INSTRUCTIONS TO FOLLOW:
Please answer these questions from the club-moss text.
(a) Which four genera does the text list for club-moss?
(b) What does the text call the small underground plants produced when spores germinate?
(c) Which species does the text give as a Canadian example of reproduction by gemmae?

Club-moss, perennial, evergreen, coarsely mosslike plants belonging to the genera Diphasiastrum, Huperzia, Lycopodiella and Lycopodium of the club-moss family (Lycopodiaceae). Stems have forked branches, and are often prostrate and covered with scalelike leaves. Leaves are lanceolate to oblong or slender, tapering to linear in shape, entire or minutely toothed.


Club-mosses show alternation of generations, eg, an asexual phase alternates with a sexual one. Each stage is an independent plant. Reproduction is accomplished by spores produced in spore cases (sporangia) borne on the upper surfaces of modified leaves of plants of the asexual or sporophyte phase. In most Canadian species, these modified leaves are condensed to form a cone. Spores germinate, producing small underground plants (prothallia) on which are borne antheridia, which produce sperm, and archegonia, which produce eggs. Prothallia are the sexual generation. Fertilization of the egg and subsequent development produces the familiar club-moss plant, the sporophyte generation. Some species reproduce by gemmae (asexual buds that detach from the parent plant), eg, in Canada, H. selago.

EXTRACTED MATERIAL:
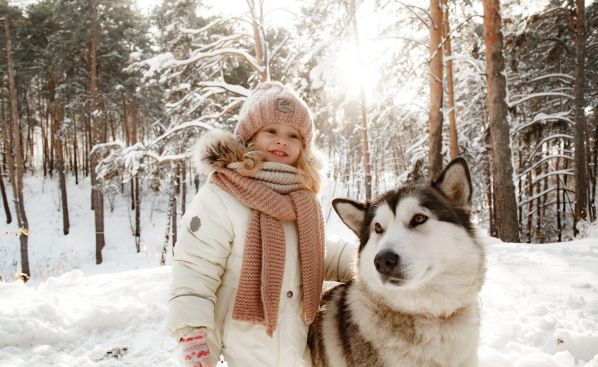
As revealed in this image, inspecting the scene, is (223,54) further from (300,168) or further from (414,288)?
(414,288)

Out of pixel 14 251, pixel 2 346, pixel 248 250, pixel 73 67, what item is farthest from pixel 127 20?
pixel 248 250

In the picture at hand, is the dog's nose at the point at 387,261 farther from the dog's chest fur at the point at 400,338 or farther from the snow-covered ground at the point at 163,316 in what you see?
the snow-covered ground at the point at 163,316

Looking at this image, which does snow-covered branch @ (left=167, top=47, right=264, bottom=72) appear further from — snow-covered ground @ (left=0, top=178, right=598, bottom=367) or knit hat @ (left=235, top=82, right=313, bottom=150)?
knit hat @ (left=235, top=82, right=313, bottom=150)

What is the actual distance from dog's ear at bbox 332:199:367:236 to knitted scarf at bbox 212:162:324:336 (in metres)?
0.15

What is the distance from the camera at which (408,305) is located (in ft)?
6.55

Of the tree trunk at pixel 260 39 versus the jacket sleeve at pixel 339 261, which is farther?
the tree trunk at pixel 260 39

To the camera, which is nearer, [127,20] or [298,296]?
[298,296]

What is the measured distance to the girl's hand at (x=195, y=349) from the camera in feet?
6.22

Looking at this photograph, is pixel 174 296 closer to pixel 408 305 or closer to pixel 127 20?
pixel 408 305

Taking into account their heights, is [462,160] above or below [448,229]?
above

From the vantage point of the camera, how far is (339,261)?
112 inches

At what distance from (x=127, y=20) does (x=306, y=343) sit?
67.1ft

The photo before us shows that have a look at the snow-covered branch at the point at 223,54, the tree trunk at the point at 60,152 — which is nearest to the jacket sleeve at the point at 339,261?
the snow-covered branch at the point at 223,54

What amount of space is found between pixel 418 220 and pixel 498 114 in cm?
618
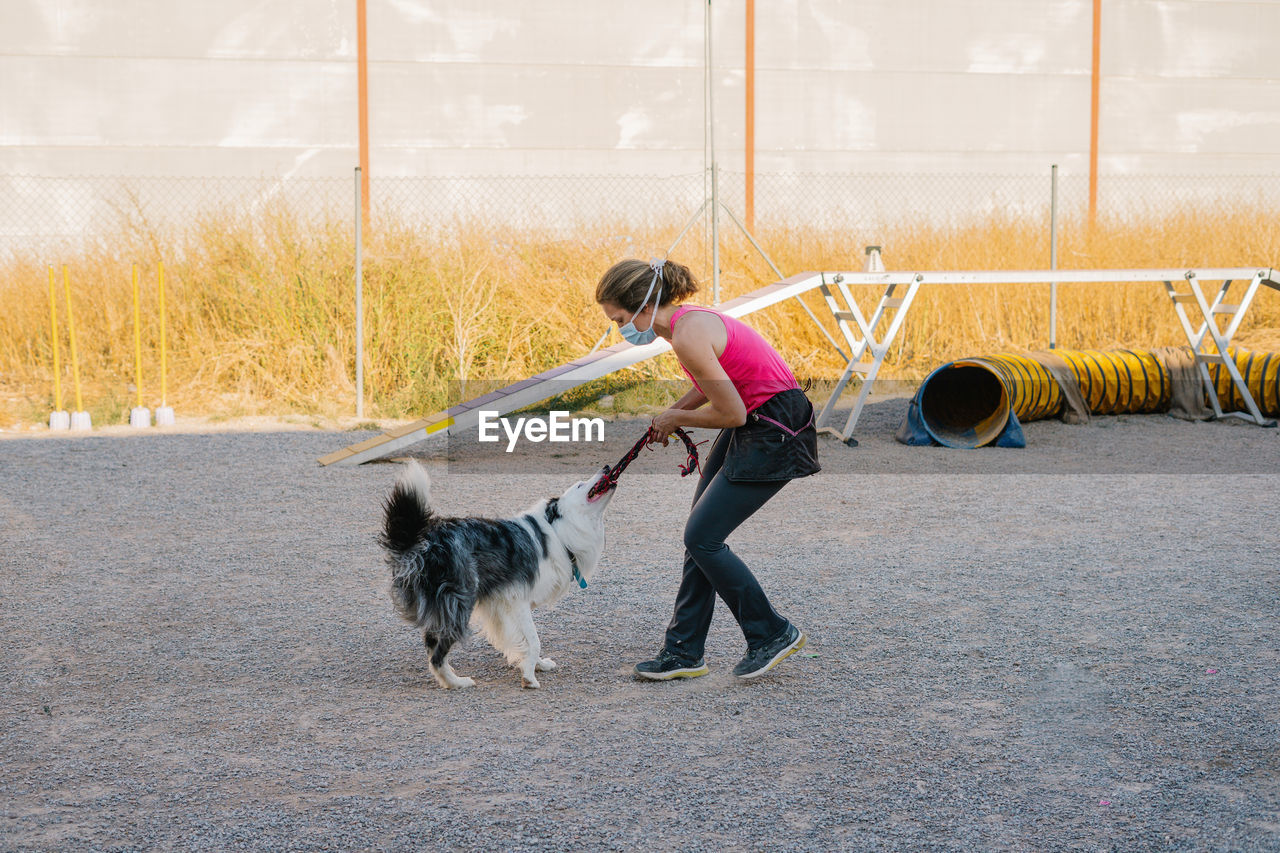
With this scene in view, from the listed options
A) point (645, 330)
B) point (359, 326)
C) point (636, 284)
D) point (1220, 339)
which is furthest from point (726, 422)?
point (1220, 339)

--

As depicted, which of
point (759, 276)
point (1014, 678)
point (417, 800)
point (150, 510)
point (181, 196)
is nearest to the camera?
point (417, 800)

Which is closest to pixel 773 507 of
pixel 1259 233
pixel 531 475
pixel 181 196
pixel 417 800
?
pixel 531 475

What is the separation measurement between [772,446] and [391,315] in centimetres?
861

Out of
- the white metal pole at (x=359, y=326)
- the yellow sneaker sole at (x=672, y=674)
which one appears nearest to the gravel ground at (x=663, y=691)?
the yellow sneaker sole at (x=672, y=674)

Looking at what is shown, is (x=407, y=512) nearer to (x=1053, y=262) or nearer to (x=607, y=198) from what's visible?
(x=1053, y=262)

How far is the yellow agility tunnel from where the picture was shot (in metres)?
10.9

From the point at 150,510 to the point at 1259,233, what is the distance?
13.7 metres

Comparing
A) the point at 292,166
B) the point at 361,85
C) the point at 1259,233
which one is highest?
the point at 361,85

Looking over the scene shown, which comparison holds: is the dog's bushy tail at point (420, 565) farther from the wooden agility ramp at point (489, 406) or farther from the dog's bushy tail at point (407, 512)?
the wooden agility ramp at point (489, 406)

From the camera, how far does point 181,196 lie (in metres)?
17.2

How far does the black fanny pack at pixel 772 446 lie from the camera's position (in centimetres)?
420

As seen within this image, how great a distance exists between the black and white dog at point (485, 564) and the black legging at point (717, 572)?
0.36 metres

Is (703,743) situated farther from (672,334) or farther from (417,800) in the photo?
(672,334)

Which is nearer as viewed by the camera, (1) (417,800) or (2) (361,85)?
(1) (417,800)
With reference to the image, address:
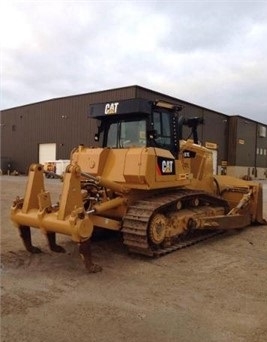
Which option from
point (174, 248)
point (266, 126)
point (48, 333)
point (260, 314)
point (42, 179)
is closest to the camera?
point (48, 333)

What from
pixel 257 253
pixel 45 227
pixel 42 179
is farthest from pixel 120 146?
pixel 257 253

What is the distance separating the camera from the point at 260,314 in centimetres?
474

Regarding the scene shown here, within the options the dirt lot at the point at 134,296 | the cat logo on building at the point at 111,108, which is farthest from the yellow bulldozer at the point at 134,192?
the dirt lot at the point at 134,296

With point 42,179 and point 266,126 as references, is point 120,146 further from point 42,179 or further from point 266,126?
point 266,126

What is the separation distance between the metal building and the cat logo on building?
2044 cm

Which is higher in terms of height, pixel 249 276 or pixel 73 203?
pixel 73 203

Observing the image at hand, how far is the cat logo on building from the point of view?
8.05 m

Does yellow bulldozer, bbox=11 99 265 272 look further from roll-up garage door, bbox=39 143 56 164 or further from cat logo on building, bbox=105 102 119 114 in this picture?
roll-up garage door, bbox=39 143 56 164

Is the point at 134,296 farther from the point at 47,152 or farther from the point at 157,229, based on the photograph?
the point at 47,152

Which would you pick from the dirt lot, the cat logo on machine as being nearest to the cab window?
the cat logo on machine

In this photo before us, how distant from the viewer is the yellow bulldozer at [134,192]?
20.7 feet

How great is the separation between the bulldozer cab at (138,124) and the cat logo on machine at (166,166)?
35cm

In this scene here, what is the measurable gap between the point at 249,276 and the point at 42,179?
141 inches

...

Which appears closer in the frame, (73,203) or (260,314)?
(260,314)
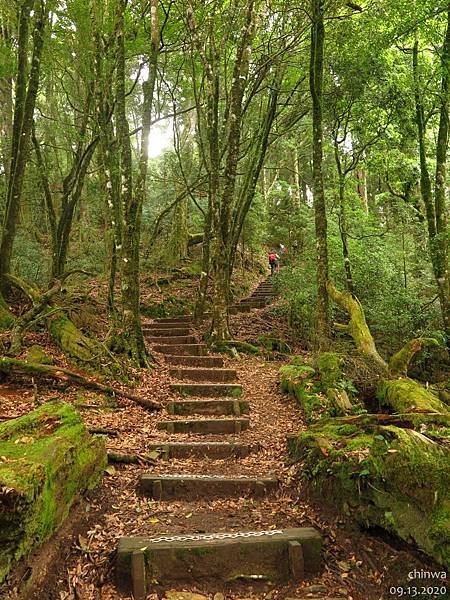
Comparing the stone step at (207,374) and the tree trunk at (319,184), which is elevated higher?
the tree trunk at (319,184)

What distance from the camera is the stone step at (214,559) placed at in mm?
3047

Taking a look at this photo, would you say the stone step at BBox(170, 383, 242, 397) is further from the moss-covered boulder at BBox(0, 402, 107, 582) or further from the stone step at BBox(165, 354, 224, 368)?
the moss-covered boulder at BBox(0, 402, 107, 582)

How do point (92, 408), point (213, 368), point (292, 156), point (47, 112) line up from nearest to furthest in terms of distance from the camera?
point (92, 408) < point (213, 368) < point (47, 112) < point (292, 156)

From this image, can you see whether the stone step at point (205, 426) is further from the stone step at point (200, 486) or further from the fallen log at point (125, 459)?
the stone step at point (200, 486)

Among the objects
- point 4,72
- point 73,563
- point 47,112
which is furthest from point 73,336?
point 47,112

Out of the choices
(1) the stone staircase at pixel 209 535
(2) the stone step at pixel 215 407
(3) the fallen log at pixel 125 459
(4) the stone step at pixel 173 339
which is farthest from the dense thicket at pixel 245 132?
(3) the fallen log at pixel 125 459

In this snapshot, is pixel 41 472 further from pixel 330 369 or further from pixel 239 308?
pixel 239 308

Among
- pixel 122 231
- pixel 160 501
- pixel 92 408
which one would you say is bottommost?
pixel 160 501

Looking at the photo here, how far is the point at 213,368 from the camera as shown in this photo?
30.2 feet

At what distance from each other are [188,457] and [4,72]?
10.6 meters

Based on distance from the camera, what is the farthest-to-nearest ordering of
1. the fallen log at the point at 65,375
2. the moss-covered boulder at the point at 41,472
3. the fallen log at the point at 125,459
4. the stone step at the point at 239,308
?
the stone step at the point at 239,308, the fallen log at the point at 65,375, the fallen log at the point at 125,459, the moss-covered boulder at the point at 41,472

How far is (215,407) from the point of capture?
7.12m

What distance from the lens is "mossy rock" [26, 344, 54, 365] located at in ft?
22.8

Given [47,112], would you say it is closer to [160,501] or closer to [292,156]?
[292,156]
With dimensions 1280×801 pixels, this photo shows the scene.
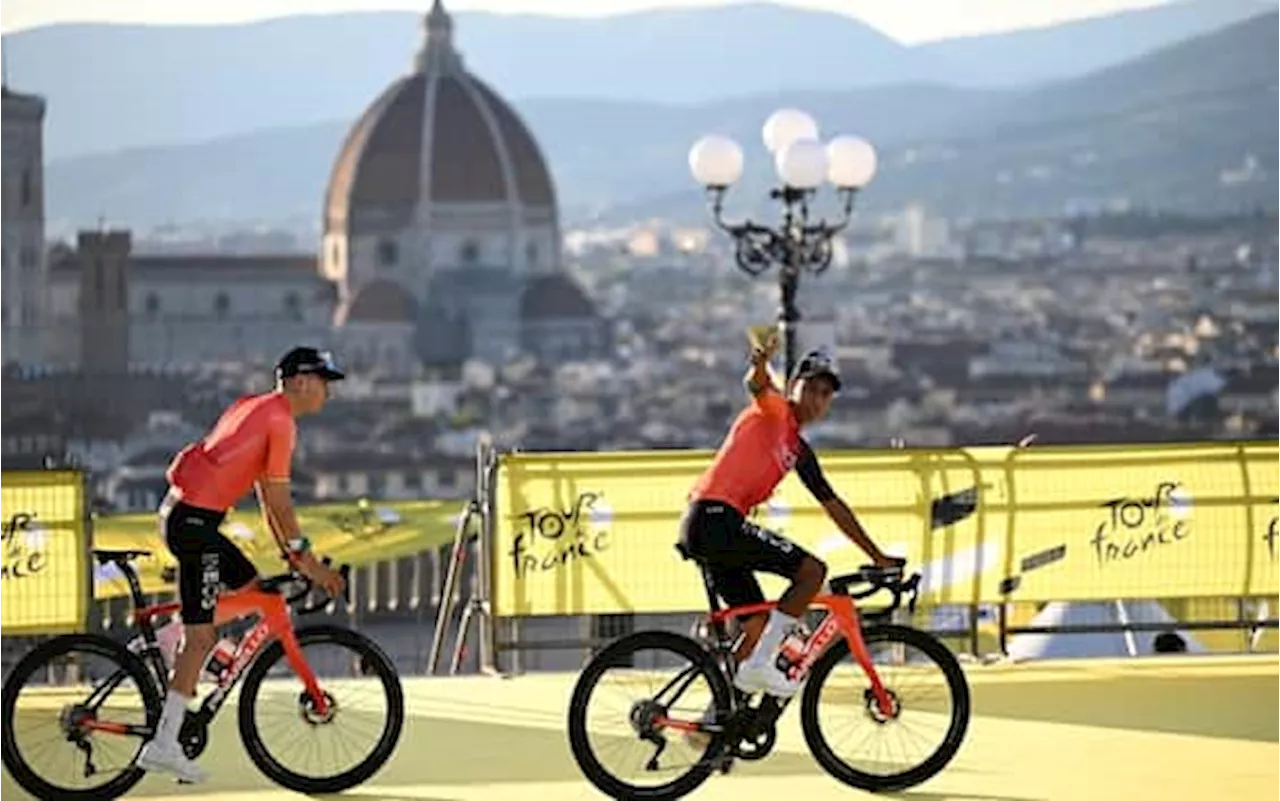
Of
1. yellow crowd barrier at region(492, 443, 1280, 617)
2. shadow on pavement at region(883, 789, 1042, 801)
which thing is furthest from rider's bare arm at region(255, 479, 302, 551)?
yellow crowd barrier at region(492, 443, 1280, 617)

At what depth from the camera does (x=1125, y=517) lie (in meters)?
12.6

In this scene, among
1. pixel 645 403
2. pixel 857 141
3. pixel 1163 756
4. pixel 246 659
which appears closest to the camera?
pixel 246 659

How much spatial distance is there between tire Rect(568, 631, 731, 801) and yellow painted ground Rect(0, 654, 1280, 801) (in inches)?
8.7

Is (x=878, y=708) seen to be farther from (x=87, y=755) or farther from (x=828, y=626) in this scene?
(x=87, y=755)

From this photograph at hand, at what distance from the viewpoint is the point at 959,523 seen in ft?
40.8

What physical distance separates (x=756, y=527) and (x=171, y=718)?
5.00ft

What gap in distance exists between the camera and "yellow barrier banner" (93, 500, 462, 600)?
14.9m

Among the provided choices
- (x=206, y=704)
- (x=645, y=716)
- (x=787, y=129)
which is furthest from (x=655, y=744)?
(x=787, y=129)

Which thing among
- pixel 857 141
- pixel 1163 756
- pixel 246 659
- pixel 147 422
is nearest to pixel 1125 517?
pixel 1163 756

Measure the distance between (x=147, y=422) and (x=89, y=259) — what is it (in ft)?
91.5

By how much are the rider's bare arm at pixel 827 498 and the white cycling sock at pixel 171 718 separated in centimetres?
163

TASK ANSWER:
(a) Diphasiastrum, Huperzia, Lycopodiella and Lycopodium
(b) Prothallia
(c) H. selago